Collins, Tara, Tiffany Rowell, and Rebecca Zagacki
The purpose of our table clinic, through a review of literature, is to compare development of ventilator-associated pneumonia in patients receiving preventative oral hygiene care with patients not receiving preventative oral hygiene care. Evidence has shown that patients on ventilators receiving routine preventative oral hygiene care are less likely than those without care to develop ventilator-associated pneumonia. The dental hygienist might play a role in educating hospital staff regarding appropriate interventions.
Hospitalized patients on mechanical ventilation are susceptible to developing ventilator-associated pneumonia (VAP). Placement of the endotracheal tube for ventilation can lead to colonization of oral bacteria in the lower lung, leading to VAP. A review of the literature reveals evidence of effective pharmacologic and non-pharmacologic methods in VAP prevention. These methods include use of chlorhexidine gluconate, subglottic suctioning, toothbrushing, and patient positioning. Prevention of VAP is significantly reduces hospital costs and length of patients’ hospital stays.
The risk of ventilator-associated pneumonia is decreased upon implementation of oral hygiene care practices in hospitals. Further research is needed to determine effectiveness of dental hygienists as members of a team for VAP prevention to educate hospital staff, to advise of assessment tools and in-service programs, and to implement oral care protocols.
•••••
■ TASK ■
In the abstract on oral hygiene and ventilator-associated pneumonia, what text runs from "Collins, Tara, Tiffany" to "regarding appropriate interventions."? Output that span word for word. Rely only on the abstract above.

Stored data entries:
•••••
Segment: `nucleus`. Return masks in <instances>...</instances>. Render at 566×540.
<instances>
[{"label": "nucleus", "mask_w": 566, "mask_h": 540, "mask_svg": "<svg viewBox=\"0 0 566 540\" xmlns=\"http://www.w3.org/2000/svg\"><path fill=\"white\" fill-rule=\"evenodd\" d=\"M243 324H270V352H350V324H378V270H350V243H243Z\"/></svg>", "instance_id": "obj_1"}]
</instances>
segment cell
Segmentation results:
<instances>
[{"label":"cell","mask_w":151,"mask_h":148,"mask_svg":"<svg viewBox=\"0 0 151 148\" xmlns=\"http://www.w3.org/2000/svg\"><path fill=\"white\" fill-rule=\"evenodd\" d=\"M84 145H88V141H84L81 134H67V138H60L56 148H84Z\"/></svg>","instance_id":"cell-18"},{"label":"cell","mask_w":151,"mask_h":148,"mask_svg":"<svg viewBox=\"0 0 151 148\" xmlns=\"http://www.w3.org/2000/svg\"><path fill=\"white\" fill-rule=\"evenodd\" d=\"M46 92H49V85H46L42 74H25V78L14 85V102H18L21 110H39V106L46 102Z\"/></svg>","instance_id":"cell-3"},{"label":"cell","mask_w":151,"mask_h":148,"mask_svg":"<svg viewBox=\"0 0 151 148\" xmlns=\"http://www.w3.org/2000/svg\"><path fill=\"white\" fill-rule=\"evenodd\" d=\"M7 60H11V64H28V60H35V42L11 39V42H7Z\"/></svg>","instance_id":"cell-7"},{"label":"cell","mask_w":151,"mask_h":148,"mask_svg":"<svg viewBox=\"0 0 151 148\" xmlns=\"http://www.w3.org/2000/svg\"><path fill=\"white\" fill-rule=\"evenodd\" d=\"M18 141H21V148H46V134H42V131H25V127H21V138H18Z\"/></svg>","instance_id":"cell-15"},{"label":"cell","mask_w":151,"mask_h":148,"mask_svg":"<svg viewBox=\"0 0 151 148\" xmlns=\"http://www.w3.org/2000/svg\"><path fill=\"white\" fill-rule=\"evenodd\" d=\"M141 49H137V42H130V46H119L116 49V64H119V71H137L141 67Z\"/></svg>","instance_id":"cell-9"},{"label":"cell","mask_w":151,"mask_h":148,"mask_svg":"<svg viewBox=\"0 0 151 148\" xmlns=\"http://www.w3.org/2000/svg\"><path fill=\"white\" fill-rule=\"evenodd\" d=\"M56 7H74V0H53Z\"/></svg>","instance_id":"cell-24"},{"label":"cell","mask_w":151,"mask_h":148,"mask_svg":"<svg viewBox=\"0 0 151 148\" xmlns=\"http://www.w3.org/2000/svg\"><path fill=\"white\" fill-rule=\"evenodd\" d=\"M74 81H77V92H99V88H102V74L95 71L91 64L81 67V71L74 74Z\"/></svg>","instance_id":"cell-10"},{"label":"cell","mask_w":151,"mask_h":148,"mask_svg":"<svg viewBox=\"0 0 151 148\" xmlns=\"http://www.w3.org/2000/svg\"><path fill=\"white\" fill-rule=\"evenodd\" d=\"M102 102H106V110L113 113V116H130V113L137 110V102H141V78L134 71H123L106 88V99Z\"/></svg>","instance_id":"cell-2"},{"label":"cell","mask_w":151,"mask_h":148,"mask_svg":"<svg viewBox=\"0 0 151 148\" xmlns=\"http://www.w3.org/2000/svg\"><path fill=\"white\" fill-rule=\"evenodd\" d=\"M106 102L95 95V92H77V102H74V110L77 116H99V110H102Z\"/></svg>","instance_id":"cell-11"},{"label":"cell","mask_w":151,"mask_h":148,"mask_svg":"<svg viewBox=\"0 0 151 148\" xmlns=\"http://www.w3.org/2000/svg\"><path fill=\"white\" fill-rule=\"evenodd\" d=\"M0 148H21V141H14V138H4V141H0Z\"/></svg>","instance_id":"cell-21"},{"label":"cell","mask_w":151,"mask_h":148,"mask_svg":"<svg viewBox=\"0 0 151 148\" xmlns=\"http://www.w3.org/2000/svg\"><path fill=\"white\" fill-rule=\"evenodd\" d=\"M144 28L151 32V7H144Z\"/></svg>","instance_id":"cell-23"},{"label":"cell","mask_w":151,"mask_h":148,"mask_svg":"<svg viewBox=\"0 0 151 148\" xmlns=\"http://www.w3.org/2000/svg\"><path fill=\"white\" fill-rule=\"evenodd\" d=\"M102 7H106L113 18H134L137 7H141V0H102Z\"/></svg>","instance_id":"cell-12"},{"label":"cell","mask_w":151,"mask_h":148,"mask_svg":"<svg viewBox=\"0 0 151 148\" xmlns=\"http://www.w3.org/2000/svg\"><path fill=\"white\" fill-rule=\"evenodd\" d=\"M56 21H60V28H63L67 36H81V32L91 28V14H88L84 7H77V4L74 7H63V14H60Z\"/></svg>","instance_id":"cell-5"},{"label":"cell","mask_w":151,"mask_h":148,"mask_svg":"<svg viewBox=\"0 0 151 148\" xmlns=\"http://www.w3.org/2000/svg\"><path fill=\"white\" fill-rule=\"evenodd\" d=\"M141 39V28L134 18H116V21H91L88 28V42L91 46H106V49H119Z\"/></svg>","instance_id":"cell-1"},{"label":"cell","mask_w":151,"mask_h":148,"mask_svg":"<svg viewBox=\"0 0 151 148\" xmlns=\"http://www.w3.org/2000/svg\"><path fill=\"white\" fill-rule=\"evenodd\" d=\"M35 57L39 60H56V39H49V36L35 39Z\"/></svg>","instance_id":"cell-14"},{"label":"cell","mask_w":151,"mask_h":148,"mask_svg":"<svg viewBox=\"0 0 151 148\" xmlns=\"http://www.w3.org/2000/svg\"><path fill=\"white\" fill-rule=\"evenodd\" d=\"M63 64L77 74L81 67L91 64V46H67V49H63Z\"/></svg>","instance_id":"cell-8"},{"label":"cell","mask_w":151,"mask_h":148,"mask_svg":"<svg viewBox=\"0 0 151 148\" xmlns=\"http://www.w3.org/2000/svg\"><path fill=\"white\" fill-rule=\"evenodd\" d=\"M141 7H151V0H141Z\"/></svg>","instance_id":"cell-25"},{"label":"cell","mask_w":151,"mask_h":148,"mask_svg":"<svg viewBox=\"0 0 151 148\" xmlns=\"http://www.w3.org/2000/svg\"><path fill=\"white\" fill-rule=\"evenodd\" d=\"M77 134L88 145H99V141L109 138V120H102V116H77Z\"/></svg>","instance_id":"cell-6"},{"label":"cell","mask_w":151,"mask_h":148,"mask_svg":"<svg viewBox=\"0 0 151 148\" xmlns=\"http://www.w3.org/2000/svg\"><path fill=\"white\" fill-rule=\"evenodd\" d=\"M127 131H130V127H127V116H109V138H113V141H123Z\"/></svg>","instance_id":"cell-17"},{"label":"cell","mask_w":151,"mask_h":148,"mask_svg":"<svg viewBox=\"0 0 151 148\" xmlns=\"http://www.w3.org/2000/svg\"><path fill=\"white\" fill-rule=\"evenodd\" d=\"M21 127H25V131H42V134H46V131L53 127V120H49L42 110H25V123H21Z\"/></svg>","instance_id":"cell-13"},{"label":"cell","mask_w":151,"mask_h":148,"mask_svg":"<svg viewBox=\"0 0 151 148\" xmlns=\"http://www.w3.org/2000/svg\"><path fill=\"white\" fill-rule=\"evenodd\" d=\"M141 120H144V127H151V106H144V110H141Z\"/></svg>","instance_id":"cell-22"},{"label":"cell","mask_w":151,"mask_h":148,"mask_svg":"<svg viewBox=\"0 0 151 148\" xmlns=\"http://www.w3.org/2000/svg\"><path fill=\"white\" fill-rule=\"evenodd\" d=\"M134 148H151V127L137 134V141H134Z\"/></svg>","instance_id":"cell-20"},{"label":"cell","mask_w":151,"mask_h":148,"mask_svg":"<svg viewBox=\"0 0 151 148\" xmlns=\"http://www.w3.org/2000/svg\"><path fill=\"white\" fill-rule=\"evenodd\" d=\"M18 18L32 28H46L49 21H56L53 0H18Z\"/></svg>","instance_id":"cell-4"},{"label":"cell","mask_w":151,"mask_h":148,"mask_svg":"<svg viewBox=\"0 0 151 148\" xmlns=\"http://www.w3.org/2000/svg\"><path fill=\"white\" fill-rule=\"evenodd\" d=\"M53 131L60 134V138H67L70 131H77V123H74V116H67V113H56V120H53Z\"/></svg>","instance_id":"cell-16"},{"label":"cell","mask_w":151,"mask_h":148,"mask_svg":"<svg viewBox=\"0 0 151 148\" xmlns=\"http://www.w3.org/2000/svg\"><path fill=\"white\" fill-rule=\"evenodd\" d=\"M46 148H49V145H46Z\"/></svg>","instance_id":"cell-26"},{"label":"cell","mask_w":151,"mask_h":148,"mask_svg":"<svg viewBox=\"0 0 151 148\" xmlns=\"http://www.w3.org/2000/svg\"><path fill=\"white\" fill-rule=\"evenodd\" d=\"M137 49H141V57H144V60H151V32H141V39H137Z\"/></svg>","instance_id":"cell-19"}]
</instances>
•••••
■ RESULT OF THE EXERCISE ■
Collins, Tara, Tiffany Rowell, and Rebecca Zagacki
The purpose of our table clinic, through a review of literature, is to compare development of ventilator-associated pneumonia in patients receiving preventative oral hygiene care with patients not receiving preventative oral hygiene care. Evidence has shown that patients on ventilators receiving routine preventative oral hygiene care are less likely than those without care to develop ventilator-associated pneumonia. The dental hygienist might play a role in educating hospital staff regarding appropriate interventions.